-------- TEXT SHOWN

Amid so-far-unconfirmed safety fears, Evanston aldermen Monday will face an expensive choice about what to use for the fill material on planned artificial turf fields at the new Robert Crown Center.
The most commonly used fill material -- a combination of crumb rubber and sand -- is estimated by staff to cost $176,700.
Crumb rubber, produced from recycled car tires, has not been shown to pose health risks in scientific studies conducted so far, and FIFA, the international soccer federation, issued a statement last year arguing the health effects of the product "are as negligible as the effect of ingesting grilled foods or exposure to tire wear on roads in everyday life."
The Chicago Park District, which makes extensive use of the artificial turf fields, includes summaries of several research studies in a frequently asked questions document
But news reports in 2014 citing clusters of cancer cases among youth soccer players led the Environmental Protection Agency and other federal agencies in 2016 to launch a comprehensive safety study of the product. Findings of that study are expected to be released this summer.
In February this year the safety fears led to a heated meeting of the Niles Park District Board, where some residents demanded that crumb rubber used at a recreation center there be replaced. The board issued a statement defending its choice and rejected the residents' demands.
Some residents apparently were driven to attend the meeting by a television news report two days earlier in which the village's mayor, who has no authority over the park district, said "regardless of the cost, it should be taken out."
There are more than a half dozen alternatives to crumb rubber as filler in artificial turf.
But a city staff report says they range from roughly twice to nearly four times as expensive -- and several of them are also made from rubber products.

----------------
-------- INFORMATION PROVIDED

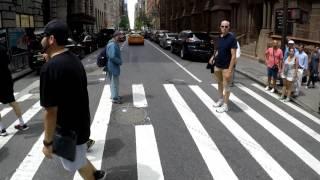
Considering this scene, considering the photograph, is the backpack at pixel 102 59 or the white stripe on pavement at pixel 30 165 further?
the backpack at pixel 102 59

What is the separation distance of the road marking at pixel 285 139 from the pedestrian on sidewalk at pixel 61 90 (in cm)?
356

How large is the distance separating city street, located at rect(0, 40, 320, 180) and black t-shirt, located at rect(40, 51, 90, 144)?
1627mm

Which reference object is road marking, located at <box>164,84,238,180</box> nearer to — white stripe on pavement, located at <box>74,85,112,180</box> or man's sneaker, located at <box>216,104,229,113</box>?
man's sneaker, located at <box>216,104,229,113</box>

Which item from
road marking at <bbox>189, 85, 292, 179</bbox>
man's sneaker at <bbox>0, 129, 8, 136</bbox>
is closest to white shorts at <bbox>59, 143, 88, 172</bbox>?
road marking at <bbox>189, 85, 292, 179</bbox>

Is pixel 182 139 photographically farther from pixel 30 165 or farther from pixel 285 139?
pixel 30 165

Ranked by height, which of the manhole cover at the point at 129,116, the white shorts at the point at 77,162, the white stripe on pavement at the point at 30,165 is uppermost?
the white shorts at the point at 77,162

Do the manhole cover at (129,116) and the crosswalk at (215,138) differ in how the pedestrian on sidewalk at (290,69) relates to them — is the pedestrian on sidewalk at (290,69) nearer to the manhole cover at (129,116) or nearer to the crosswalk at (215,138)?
the crosswalk at (215,138)

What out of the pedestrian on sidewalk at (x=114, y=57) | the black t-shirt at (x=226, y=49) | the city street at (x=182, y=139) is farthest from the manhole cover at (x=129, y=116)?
the black t-shirt at (x=226, y=49)

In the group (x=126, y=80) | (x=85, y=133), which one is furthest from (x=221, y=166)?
(x=126, y=80)

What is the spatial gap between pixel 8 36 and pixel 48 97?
Answer: 55.7 ft

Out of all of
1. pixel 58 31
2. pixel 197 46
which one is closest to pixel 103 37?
pixel 197 46

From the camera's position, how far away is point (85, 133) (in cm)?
416

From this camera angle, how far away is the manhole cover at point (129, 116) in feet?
28.2

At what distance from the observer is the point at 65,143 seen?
3.91 meters
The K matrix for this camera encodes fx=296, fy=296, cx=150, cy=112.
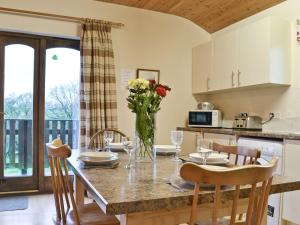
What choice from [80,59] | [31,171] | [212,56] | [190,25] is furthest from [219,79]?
[31,171]

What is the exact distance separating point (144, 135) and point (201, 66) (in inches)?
106

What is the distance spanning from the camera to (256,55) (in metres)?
3.25

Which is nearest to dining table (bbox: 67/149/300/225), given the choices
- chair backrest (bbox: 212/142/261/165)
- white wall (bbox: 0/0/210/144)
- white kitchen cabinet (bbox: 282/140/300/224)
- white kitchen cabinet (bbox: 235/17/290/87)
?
Result: chair backrest (bbox: 212/142/261/165)

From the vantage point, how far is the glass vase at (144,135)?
1681mm

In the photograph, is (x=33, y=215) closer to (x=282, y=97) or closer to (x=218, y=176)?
(x=218, y=176)

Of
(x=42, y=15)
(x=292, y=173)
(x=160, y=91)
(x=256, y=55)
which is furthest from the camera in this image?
(x=42, y=15)

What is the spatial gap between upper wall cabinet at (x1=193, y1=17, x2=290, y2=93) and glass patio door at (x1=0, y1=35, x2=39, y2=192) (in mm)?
2353

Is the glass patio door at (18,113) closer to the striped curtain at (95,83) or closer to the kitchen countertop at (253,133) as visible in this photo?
the striped curtain at (95,83)

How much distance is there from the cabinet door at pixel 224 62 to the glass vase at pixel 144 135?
2146 mm

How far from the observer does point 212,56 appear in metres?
3.95

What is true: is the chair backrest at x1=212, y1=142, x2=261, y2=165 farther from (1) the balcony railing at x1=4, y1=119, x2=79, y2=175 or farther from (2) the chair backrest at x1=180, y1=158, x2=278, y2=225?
(1) the balcony railing at x1=4, y1=119, x2=79, y2=175

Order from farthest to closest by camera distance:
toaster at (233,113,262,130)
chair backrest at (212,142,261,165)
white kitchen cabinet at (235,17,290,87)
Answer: toaster at (233,113,262,130) → white kitchen cabinet at (235,17,290,87) → chair backrest at (212,142,261,165)

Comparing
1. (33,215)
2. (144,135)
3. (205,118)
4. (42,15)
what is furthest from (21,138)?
(144,135)

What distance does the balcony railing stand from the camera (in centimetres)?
357
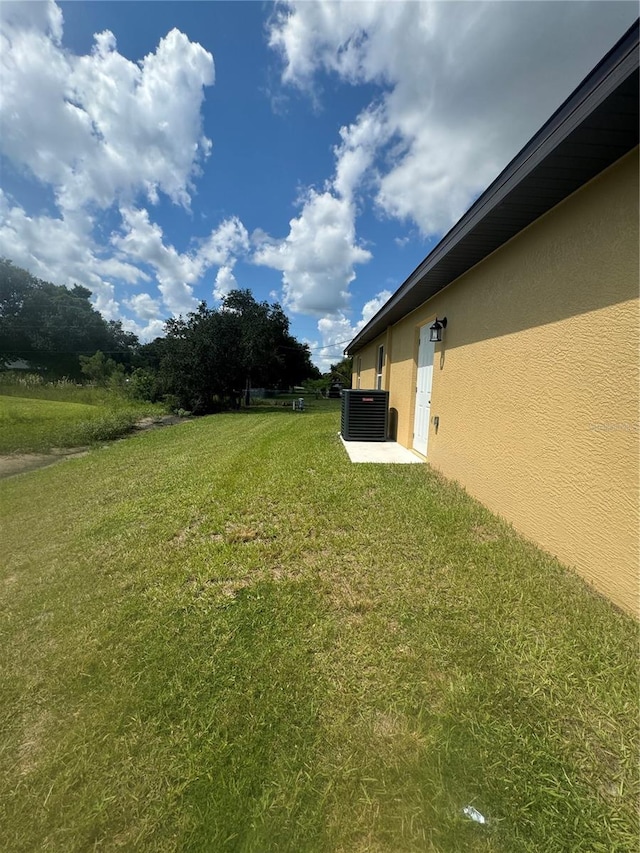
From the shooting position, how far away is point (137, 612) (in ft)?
7.55

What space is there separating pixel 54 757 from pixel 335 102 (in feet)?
33.3

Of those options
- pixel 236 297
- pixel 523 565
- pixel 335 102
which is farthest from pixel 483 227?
pixel 236 297

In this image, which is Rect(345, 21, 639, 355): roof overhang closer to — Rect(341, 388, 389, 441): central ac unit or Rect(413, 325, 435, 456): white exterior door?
Rect(413, 325, 435, 456): white exterior door

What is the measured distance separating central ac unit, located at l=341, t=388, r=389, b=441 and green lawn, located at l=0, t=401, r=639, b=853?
440 centimetres

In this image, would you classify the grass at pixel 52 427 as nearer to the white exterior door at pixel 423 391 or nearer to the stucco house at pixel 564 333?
the white exterior door at pixel 423 391

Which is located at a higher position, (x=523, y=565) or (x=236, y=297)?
(x=236, y=297)

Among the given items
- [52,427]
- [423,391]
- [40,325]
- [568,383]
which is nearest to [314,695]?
[568,383]

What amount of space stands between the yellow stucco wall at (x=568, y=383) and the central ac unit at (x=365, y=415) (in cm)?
332

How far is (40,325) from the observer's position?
4266cm

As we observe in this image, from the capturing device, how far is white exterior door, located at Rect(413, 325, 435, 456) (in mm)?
5930

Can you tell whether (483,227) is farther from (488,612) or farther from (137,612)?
(137,612)

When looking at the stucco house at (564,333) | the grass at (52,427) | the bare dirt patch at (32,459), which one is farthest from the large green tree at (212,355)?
the stucco house at (564,333)

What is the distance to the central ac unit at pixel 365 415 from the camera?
297 inches

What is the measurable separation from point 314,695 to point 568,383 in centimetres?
274
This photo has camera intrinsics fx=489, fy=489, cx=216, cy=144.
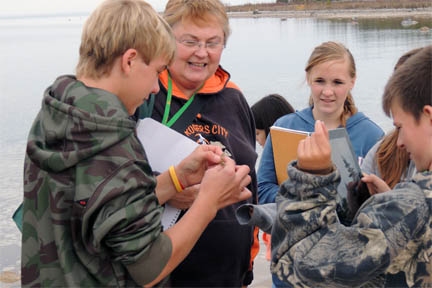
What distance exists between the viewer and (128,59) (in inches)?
64.8

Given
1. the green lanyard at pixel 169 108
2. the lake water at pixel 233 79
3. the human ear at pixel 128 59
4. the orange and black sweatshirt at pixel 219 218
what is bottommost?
the lake water at pixel 233 79

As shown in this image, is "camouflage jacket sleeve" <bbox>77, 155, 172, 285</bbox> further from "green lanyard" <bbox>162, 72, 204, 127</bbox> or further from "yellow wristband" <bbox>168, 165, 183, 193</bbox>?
"green lanyard" <bbox>162, 72, 204, 127</bbox>

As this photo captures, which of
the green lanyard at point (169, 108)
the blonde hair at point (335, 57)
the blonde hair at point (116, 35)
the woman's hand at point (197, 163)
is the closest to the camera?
the blonde hair at point (116, 35)

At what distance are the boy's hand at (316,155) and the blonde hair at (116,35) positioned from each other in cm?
63

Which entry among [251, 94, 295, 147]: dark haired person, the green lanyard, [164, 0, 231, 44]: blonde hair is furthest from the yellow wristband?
[251, 94, 295, 147]: dark haired person

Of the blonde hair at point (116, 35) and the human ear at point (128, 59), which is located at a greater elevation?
the blonde hair at point (116, 35)

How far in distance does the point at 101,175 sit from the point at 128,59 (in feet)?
1.36

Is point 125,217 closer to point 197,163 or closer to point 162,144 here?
point 197,163

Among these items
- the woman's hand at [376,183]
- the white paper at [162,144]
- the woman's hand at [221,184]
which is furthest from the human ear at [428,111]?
the white paper at [162,144]

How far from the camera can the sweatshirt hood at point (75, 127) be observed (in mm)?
1497

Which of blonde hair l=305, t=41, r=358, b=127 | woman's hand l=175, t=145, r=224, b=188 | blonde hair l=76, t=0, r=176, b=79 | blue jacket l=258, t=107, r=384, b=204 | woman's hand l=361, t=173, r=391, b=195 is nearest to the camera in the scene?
blonde hair l=76, t=0, r=176, b=79

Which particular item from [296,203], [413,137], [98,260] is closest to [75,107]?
[98,260]

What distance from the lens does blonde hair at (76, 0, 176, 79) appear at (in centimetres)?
162

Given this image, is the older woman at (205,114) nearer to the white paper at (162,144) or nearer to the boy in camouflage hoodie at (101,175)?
the white paper at (162,144)
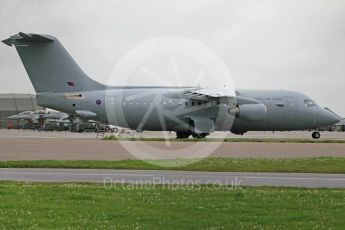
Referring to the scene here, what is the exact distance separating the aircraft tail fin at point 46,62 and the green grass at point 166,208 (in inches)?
1230

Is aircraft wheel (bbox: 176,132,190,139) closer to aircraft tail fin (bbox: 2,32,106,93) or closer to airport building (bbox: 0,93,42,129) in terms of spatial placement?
aircraft tail fin (bbox: 2,32,106,93)

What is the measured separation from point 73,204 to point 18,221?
214 centimetres

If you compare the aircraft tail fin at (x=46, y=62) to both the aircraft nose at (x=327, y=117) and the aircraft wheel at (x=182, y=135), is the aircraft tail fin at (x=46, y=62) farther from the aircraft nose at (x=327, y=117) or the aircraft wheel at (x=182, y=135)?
the aircraft nose at (x=327, y=117)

----------------

> **TASK DETAILS**
Answer these questions from the text on turf fill for the Robert Crown Center fields:
1. What is the staff estimate for the crumb rubber and sand fill?
2. In what year did the Environmental Protection Agency and other federal agencies launch their safety study of crumb rubber?
3. In what month was the heated Niles Park District Board meeting held?
The lines are separate from the text and have nothing to do with it.

> **ANSWER AREA**
1. $176,700
2. 2016
3. February